Objectives of Audit Trails:
- Detecting unauthorized access to system
- Reconstruction of events
- Personal accountability
- Control environment: For each business process, an organization needs to develop a control environment including criticality & materiality of each business process.
- Risk assessment: Each business process comes with various risks. A control environment must include an assessment of risks associated with each business process.
- Control activities: Control activities must be developed to manage, mitigate & reduce the risk associated with each business process as it is unrealistic to expect to eliminate risk.
- Information and communication: Control activities are associated with information & communication systems as these systems enable an organization to capture & exchange the information to conduct, manage & control its business operations.

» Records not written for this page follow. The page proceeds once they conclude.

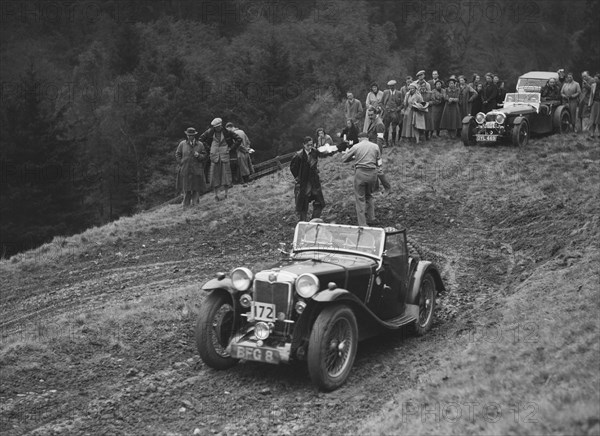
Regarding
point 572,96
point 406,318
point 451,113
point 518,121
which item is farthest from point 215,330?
point 572,96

- Monitoring: Internal control process must be continuously monitored with modifications made as warranted by changing conditions.
Layers of security policy and audit:
Strategic Layer: At this layer, the top management takes action, in form of drawing up security policy, security training, security guidelines.
Tactical Layer: At the tactical layer, security administration is put in place.
Operational Layer: The operational layer audit issues include:
- User accounts and access rights
- Password controls
- Segregation of duties
By seeing around the world, it can be clearly understood that information is blood of a business. To run business for unforeseen future, protection of information and data is very critical. And that's why organizations are expending major chunk of their budget to ensure security of information and data. It is also necessary to gain the trust of stakeholders.
In short, information lost means business gone, so, information must be protected with due and reasonable care.